The project is intentionally opinionated: Telegram-first, SQLite-first, async-first. You get a focused,
production-practical bot with clear boundaries, predictable behavior, and enough tools to be useful daily.

Quickstart (Docker)
-------------------

1. `cp config.example.toml config.toml`
2. Populate secrets in `config.toml` (bot token, allowed chat IDs, provider key).
3. `mkdir -p logs`
4. `docker compose up --build -d`
5. `docker compose logs -f minibot`

Quickstart (Poetry)
-------------------

1. `poetry install`
2. `cp config.example.toml config.toml`
3. Populate secrets in `config.toml` (bot token, allowed chat IDs, provider key).
4. `poetry run minibot`

Up & Running with Telegram
---------------------------

1. Launch Telegram [`@BotFather`](https://t.me/BotFather) and create a bot to obtain a token.
2. Update `config.toml`:
   * set `channels.telegram.bot_token`
   * populate `allowed_chat_ids` or `allowed_user_ids` with your ID numbers
   * configure the LLM provider section (`provider`, `api_key`, `model`)
3. Run `poetry run minibot` and send a message to your bot.

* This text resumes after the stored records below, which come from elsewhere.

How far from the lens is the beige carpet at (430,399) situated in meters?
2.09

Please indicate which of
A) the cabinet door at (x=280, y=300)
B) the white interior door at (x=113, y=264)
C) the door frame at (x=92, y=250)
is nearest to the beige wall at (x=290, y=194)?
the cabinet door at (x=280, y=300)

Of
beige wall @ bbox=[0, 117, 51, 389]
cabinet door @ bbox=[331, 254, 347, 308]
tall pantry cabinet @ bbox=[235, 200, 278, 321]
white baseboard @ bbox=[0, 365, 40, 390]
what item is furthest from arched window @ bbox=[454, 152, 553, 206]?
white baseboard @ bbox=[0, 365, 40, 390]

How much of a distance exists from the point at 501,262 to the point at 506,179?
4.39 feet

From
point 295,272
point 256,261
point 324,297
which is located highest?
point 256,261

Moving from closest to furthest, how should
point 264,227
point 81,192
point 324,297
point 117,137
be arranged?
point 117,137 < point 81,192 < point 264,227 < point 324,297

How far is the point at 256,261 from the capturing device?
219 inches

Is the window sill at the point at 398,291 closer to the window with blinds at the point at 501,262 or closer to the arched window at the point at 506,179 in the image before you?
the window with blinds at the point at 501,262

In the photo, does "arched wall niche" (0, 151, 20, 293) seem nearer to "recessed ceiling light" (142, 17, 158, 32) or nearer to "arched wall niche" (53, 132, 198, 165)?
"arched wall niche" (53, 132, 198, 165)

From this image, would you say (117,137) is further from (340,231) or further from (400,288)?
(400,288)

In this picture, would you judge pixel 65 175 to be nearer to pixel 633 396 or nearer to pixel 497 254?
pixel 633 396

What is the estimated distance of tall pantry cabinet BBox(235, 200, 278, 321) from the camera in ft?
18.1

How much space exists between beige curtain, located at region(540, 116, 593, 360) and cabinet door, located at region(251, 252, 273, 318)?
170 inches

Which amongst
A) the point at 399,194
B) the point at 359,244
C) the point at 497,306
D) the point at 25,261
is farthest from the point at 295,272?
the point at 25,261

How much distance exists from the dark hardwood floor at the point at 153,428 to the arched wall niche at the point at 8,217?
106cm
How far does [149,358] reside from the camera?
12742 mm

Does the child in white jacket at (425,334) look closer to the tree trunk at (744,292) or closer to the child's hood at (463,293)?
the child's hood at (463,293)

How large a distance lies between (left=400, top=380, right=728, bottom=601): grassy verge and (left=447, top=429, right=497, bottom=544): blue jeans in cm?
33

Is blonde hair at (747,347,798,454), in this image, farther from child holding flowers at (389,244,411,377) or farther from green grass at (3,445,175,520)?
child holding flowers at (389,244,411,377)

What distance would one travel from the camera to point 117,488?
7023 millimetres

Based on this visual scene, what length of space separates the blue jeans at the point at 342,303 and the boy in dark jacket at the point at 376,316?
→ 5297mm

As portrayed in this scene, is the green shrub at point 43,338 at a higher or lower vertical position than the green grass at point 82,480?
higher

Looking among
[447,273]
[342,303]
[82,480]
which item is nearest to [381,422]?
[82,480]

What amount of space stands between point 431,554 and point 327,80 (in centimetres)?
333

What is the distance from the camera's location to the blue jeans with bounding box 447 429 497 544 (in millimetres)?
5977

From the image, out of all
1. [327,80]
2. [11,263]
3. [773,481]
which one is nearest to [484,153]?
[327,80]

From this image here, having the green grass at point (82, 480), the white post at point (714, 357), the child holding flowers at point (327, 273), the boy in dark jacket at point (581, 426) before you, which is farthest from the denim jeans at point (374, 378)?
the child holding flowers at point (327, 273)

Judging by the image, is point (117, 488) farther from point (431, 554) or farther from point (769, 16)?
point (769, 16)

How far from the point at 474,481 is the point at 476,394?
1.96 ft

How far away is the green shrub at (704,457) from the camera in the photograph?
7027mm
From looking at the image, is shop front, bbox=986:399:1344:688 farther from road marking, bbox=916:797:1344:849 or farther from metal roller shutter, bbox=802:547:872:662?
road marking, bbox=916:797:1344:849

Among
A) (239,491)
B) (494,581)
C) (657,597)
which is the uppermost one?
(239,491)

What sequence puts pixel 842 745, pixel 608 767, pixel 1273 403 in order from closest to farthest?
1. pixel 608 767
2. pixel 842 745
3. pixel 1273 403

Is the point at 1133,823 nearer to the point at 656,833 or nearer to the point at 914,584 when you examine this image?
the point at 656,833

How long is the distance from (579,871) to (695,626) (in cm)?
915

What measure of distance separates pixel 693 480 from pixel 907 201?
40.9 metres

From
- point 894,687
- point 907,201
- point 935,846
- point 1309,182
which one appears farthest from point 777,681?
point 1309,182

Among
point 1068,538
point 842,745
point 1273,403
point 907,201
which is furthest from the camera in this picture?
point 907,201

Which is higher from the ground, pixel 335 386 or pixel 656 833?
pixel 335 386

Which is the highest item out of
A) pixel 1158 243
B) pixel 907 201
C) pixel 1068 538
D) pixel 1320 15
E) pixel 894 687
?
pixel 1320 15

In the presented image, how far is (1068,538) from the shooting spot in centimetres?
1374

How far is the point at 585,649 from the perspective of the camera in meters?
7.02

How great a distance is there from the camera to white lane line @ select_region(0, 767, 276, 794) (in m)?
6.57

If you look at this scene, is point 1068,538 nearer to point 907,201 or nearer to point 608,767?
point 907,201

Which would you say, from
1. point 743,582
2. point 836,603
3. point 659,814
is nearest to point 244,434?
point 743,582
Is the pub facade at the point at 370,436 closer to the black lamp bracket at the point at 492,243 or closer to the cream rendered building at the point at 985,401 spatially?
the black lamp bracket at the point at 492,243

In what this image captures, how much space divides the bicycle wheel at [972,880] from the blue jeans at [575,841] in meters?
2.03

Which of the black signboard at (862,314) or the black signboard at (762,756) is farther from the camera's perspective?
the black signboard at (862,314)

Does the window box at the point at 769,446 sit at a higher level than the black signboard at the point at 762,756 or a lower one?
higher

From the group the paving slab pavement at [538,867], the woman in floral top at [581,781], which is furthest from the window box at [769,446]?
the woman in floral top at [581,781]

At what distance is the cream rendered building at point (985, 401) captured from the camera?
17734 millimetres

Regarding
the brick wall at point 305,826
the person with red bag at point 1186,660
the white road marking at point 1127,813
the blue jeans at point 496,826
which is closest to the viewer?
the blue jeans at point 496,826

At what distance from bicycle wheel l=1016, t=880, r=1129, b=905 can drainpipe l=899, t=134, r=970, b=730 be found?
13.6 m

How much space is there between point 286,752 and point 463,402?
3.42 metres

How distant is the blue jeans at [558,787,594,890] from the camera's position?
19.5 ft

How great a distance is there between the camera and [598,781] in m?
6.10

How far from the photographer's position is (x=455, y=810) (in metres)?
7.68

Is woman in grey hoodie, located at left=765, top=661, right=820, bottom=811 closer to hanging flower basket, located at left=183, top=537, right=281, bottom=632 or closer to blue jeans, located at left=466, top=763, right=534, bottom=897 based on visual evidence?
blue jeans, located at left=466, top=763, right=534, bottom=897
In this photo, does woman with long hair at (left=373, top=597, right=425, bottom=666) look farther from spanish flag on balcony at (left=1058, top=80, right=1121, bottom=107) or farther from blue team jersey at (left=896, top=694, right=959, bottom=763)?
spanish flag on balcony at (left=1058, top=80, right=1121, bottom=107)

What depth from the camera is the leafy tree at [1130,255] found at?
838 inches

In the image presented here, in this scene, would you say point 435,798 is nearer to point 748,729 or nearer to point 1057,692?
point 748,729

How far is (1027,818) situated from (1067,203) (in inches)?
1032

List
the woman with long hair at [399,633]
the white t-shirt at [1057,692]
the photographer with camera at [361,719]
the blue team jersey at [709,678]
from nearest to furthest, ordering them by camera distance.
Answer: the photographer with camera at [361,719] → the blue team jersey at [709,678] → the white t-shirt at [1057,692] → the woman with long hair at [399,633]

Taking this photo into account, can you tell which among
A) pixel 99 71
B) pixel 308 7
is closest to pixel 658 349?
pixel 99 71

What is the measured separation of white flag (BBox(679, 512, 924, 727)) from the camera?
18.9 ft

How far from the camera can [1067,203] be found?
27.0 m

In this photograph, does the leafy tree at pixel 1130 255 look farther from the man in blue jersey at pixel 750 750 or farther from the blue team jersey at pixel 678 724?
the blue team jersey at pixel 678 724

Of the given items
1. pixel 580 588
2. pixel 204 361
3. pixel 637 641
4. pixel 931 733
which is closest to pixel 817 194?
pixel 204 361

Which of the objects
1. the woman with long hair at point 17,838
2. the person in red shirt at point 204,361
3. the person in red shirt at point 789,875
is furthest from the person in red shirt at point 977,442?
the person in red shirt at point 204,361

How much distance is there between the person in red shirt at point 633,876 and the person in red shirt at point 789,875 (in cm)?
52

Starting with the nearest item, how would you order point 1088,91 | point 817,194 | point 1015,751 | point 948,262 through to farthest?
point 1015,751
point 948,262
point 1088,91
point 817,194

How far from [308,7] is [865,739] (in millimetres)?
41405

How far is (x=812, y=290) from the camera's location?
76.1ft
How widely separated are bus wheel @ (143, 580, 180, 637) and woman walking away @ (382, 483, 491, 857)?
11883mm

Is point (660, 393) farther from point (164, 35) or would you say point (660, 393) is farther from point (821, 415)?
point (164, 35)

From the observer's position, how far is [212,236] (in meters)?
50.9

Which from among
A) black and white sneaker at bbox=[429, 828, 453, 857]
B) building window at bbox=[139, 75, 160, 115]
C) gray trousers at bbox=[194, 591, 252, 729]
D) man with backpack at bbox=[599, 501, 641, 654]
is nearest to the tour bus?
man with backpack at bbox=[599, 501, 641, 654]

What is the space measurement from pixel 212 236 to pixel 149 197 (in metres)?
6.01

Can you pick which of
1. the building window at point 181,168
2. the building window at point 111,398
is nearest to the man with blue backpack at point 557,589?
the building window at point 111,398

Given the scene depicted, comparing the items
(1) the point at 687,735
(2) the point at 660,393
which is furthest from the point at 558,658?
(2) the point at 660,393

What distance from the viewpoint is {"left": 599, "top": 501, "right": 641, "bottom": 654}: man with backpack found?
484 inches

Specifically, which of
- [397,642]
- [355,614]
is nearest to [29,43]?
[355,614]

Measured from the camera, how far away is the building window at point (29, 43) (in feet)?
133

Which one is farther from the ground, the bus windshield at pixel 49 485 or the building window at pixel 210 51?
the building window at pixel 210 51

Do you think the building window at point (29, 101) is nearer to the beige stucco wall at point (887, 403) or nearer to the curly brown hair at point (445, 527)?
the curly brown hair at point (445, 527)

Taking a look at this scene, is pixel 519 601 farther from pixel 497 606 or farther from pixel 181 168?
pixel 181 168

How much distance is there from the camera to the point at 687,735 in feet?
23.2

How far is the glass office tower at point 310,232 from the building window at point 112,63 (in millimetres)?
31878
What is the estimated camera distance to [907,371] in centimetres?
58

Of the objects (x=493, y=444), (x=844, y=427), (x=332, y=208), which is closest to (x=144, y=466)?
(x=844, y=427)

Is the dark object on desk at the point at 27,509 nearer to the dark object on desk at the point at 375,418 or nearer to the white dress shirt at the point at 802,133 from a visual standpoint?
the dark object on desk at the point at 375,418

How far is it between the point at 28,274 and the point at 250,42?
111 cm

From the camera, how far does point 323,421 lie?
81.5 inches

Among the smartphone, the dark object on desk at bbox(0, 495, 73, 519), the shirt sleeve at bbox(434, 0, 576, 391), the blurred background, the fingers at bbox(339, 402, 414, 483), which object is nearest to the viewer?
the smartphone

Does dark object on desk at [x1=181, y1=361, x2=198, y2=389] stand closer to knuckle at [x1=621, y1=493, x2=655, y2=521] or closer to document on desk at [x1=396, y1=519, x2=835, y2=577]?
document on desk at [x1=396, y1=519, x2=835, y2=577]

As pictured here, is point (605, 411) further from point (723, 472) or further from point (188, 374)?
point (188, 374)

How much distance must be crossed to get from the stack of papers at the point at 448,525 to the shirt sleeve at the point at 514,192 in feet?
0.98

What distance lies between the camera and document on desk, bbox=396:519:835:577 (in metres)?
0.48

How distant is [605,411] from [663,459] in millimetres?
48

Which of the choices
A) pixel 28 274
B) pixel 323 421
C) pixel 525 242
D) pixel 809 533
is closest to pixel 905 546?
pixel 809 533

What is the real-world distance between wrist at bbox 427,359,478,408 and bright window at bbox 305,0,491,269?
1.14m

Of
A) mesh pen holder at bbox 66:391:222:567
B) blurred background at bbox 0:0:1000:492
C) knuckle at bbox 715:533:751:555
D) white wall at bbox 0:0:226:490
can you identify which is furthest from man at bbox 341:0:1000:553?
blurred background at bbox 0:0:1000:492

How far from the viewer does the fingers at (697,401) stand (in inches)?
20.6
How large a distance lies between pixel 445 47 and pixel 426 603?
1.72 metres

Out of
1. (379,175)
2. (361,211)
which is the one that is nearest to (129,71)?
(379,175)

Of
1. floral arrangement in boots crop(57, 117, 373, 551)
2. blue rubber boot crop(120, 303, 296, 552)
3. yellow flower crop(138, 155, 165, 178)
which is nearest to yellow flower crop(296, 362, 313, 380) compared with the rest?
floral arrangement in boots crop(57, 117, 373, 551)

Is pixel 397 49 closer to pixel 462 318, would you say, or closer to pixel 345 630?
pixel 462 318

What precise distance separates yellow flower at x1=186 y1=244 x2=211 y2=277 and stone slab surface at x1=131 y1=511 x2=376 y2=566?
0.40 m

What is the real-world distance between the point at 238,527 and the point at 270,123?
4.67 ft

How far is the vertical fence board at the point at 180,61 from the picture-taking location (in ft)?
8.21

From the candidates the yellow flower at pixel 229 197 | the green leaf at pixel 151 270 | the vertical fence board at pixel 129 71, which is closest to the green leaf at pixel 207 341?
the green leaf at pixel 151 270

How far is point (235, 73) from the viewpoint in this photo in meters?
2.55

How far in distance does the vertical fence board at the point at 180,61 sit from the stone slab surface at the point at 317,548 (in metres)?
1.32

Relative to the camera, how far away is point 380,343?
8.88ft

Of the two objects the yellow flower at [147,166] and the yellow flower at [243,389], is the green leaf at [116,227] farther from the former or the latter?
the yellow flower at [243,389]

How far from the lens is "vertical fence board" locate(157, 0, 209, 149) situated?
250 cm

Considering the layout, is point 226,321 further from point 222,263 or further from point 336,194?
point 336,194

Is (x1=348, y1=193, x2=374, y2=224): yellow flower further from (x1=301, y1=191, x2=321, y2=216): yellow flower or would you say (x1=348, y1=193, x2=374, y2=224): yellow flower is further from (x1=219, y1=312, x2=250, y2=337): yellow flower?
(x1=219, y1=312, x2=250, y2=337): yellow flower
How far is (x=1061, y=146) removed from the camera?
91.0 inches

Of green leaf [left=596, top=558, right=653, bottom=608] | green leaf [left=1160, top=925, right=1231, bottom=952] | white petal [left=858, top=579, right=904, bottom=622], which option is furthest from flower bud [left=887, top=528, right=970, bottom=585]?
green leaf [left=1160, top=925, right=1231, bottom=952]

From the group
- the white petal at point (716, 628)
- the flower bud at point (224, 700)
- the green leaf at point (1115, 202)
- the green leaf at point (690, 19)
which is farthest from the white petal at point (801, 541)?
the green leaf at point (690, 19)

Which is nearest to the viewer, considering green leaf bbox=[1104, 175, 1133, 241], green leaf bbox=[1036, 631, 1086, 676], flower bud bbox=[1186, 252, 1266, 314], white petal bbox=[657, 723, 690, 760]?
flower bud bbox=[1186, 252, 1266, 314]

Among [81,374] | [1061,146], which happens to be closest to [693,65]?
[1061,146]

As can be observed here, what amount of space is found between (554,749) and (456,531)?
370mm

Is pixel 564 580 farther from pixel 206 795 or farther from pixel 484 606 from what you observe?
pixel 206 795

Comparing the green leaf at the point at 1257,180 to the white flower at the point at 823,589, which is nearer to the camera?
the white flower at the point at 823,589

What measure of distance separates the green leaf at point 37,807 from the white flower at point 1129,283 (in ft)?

Expect a simple synchronous reply (LLM, memory backed).
4. Monitor `logs` (Logfmt via `logfmter`) and `htmlcov/index.html` for coverage during dev.

Top features
------------

- 🤖 Personal assistant, not SaaS: your chats, memory, and scheduled prompts stay in your instance.
- 🎯 Opinionated by design: Telegram-centric flow, small tool surface, and explicit config over hidden magic.
- 🏠 Self-hostable: Dockerfile + docker-compose provided for easy local deployment.
- 💬 Telegram channel with chat/user allowlists and long-polling or webhook modes; accepts text, images, and file uploads (multimodal inputs when enabled).
- 🧠 Focused provider support (via [llm-async]): currently `openai`, `openai_responses`, and `openrouter` only.
- 🖼️ Multimodal support: media inputs (images/documents) are supported with `llm.provider = "openai_responses"`, `"openai"`, and `"openrouter"`. `openai_responses` uses Responses API content types; `openai`/`openrouter` use Chat Completions content types.
- 🧰 Small, configurable tools: chat memory, KV notes, HTTP fetch, calculator, current_datetime, optional Python execution, and MCP server bridges.
- 🗂️ Managed file workspace tools: `list_files`, `create_file`, `send_file`, and `self_insert_artifact` (directive-based artifact insertion).
- 🌐 Optional browser automation via MCP servers (for example Playwright MCP tools).
- ⏰ Scheduled prompts (one-shot and interval recurrence) persisted in SQLite.
- 📊 Structured logfmt logs, request correlation IDs, and a focused test suite (`pytest` + `pytest-asyncio`).

Demo
----

Example: generate images with the `python_execute` tool and receive them in the Telegram channel.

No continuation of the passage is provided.